**WHAT TO WORK ON**
1 – In the post about the wikidata plugin for WordPress, restate word for word the stretch from "[similar video on" through "down from Wikidata.".
2 – Answer these questions from the post about the wikidata plugin for WordPress:
(a) Which vocabulary does the term's archive page use to embed the Wikidata metadata in machine-readable form?
(b) Which two authority files are named as examples of the links included in the structured data?
(c) Which two types of relationship do the custom taxonomies currently cover?

**PASSAGE GIVEN**
:::::
Tag Archives: wikidata

Using wikidata for linked data WordPress indexes⤴

from @ Sharing and learning

A while back I wrote about getting data from wikidata into a WordPress custom taxonomy. Shortly thereafter Alex Stinson said some nice things about it:


and as a result that post got a little attention.

Well, I have now a working prototype plugin which is somewhat more general purpose than my first attempt.

1.Custom Taxonomy Term Metadata from Wikidata

Here’s a video showing how you can create a custom taxonomy term with just a name and the wikidata Q identifier, and the plugin will pull down relevant wikidata for that type of entity:

[similar video on YouTube]

2. Linked data index of posts

Once this taxonomy term is used to tag a post, you can view the term’s archive page, and if you have a linked data sniffer, you will see that the metadata from WikiData is embedded in machine readable form using schema.org. Here’s a screenshot of what the OpenLink structured data sniffer sees:

Or you can view the Google structured data testing tool output for that page.

Features

  • You can create terms for custom taxonomies with just a term name (which is used as the slug for the term) and the Wikidata Q number identifier. The relevant name, description and metadata is pulled down from Wikidata.
  • Alternatively you can create a new term when you tag a post and later edit the term to add the wikidata Q number and hence the metadata.
  • The metadata retrieved from Wikidata varies to be suitable for the class of item represented by the term, e.g. birth and death details for people, date and location for events.
  • Term archive pages include the metadata from wikidata as machine readable structured data using schema.org. This includes links back to the wikidata record and other authority files (e.g. ISNI and VIAF). A system harvesting the archive page for linked data could use these to find more metadata. (These onward links put the linked in linked data and the web in semantic web.)
  • The type of relationship between the term and posts tagged with it is recorded in the schema.org structure data on the term archive page. Each custom taxonomy is for a specific type of relationship (currently about and mentions, but it would be simple to add others).
:::::
Dataset records
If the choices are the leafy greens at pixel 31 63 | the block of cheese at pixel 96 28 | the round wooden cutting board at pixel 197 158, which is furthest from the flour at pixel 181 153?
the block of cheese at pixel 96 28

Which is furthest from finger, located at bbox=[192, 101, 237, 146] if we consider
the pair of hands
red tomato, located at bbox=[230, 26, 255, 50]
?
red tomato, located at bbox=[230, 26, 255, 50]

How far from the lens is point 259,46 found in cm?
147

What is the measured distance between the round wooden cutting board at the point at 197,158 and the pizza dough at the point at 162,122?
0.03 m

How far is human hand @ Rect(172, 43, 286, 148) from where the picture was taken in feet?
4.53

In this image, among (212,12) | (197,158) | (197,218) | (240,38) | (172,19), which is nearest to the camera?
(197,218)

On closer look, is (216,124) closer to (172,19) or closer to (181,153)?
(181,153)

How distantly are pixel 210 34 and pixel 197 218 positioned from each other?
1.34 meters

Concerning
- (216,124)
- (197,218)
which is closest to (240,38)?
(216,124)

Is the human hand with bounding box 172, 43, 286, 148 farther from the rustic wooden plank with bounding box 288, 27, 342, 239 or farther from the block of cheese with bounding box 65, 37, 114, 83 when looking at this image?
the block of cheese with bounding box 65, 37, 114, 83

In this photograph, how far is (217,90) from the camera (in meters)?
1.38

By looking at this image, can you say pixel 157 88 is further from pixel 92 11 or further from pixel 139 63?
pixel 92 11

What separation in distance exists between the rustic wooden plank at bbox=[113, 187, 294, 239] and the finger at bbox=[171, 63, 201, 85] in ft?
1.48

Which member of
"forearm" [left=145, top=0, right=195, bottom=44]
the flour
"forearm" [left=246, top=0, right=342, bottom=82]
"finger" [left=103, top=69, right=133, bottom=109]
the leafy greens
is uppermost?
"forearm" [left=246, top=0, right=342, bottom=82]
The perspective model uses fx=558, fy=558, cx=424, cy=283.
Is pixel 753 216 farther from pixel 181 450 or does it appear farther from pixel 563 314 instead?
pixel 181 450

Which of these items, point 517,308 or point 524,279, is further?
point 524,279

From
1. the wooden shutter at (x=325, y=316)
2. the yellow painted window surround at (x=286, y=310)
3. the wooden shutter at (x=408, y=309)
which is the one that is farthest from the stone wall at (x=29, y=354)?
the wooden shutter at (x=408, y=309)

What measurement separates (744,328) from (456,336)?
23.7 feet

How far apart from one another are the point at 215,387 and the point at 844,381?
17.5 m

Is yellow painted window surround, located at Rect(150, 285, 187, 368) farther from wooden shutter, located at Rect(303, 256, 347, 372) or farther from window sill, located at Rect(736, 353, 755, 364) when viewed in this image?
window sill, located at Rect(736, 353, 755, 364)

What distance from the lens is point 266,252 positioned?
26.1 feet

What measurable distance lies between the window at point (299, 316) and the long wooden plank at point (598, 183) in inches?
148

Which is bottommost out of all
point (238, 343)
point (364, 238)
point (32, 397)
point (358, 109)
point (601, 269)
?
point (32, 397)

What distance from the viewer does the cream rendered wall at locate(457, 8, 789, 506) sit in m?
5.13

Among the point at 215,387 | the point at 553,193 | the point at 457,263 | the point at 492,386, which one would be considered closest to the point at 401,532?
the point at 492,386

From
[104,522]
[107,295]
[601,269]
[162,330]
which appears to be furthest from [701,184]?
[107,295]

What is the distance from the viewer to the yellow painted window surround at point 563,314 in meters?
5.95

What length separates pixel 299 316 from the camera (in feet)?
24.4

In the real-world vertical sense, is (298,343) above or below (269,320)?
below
:::::
**TASK SOLUTIONS**
1 –
[similar video on YouTube]

2. Linked data index of posts

Once this taxonomy term is used to tag a post, you can view the term’s archive page, and if you have a linked data sniffer, you will see that the metadata from WikiData is embedded in machine readable form using schema.org. Here’s a screenshot of what the OpenLink structured data sniffer sees:

Or you can view the Google structured data testing tool output for that page.

Features

  • You can create terms for custom taxonomies with just a term name (which is used as the slug for the term) and the Wikidata Q number identifier. The relevant name, description and metadata is pulled down from Wikidata.

2 –
(a) schema.org
(b) ISNI and VIAF
(c) about and mentions